Stroke is the third leading cause of death and the most common cause of disability in the United States. According to the American Stroke Association, the prevalence of stroke in the U.S. is approximately 4.8 million with approximately 700,000 additional strokes occurring annually. Approximately 150,000 to 250,000 stroke survivors becoming severely and permanently disabled each year.
A common neurological deficit among stroke survivors, and thus a substantial contributor to post-stroke disability, is aphasia. The loss of, or difficulty with language is extremely debilitating. Recently, there has been an emphasis on the need for intensive aphasia treatment in order to make the long-term neuroplastic changes associated with recovery. However, specific information regarding effective learning parameters is limited.
A number of variables and practice conditions, deriving from motor learning theory, potentially impact the rehabilitation process. Several of these variables have begun to be addressed in the literature, but with conflicting or scant evidence to date. Variables include the type and degree of external cueing, low versus high feedback conditions, task complexity, and practice distribution and schedule.

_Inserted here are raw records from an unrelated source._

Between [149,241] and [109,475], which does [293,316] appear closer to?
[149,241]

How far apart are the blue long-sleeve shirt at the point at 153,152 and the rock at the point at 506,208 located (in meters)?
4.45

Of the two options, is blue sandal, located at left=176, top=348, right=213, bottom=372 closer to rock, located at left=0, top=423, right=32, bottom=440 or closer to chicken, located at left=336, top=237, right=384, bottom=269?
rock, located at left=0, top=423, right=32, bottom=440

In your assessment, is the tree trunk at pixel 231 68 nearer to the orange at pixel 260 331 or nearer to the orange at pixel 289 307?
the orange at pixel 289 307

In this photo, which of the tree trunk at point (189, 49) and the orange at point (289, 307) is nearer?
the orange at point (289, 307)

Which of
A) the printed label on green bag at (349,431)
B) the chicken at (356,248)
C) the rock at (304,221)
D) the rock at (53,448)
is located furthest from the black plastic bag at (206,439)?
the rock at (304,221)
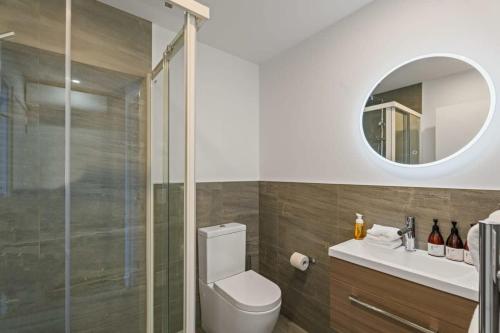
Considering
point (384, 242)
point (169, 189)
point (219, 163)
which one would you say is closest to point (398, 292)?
point (384, 242)

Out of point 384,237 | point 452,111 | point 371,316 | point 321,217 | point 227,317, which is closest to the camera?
point 371,316

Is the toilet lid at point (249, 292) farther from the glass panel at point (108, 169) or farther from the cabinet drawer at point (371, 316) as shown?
the glass panel at point (108, 169)

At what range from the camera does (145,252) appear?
68.4 inches

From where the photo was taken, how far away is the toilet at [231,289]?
156 centimetres

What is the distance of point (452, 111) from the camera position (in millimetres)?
1320

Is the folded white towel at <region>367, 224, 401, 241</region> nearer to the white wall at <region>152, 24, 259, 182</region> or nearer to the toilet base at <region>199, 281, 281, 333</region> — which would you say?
the toilet base at <region>199, 281, 281, 333</region>

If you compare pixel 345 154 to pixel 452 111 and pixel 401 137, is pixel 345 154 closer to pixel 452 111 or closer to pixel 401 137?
pixel 401 137

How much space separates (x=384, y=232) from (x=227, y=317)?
45.3 inches

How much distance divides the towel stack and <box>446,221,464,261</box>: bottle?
23 centimetres

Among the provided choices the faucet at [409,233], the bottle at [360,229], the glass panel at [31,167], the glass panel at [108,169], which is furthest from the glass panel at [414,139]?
the glass panel at [31,167]

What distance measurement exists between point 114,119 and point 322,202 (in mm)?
1566

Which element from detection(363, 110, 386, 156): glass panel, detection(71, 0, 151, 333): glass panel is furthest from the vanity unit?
detection(71, 0, 151, 333): glass panel

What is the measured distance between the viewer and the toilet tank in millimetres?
1888

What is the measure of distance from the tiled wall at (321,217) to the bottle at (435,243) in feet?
0.10
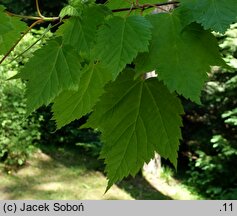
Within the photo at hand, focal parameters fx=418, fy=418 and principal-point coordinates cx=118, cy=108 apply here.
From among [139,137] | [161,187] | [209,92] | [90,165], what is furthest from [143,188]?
[139,137]

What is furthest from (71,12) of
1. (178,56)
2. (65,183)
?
(65,183)

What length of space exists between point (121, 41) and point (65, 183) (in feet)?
21.4

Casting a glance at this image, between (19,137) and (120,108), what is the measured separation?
20.4 feet

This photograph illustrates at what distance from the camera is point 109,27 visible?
2.07 feet

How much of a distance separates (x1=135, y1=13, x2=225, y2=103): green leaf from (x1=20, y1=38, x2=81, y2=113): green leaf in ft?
0.33

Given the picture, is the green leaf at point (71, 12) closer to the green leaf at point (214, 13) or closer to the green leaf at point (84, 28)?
the green leaf at point (84, 28)

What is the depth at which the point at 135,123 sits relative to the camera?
751mm

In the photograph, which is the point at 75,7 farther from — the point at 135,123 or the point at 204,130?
the point at 204,130

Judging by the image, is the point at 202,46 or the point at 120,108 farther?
the point at 120,108

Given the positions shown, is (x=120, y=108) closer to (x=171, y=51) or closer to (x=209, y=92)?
(x=171, y=51)

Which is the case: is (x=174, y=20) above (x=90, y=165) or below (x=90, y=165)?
below

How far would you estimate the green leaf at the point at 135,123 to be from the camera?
73 centimetres

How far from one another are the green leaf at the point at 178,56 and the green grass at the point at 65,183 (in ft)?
19.2

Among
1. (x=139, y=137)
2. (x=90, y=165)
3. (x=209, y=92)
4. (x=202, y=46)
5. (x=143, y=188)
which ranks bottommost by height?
(x=139, y=137)
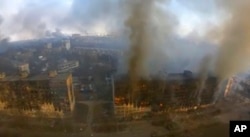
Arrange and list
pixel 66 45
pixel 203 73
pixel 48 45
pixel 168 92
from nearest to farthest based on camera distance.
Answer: pixel 168 92 < pixel 203 73 < pixel 66 45 < pixel 48 45

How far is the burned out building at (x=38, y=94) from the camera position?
2359 cm

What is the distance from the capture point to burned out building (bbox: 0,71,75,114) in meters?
23.6

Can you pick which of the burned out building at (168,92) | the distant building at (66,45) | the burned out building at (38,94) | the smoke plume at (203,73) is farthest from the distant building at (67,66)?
the smoke plume at (203,73)

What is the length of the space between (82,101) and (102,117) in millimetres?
3565

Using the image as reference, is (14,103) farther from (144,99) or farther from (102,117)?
(144,99)

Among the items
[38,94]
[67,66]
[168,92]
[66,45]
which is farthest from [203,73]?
[66,45]

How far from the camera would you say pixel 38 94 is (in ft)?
79.1

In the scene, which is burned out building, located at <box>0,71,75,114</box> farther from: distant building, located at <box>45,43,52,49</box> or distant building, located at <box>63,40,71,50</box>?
distant building, located at <box>45,43,52,49</box>

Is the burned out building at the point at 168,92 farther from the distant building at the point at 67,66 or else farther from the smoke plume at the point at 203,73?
the distant building at the point at 67,66

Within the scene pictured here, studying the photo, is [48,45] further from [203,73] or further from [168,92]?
[203,73]

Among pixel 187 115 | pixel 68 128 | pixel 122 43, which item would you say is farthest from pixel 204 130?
pixel 122 43

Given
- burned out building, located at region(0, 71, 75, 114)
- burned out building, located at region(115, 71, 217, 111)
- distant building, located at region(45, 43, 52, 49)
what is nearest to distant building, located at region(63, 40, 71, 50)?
distant building, located at region(45, 43, 52, 49)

The purpose of this study is to:
- Modulate variables of cuing, feedback and script complexity that potentially affect treatment outcomes, and measure their effects on acquisition, maintenance and generalization of script learning. These investigations are conducted as separate studies, with the first study being a cross-over study investigating cuing and the second study being a 2x2 factorial design investigating feedback and complexity.
- Modify and optimize AphasiaScripts—an existing treatment program having experimental support for its efficacy—by incorporating these findings.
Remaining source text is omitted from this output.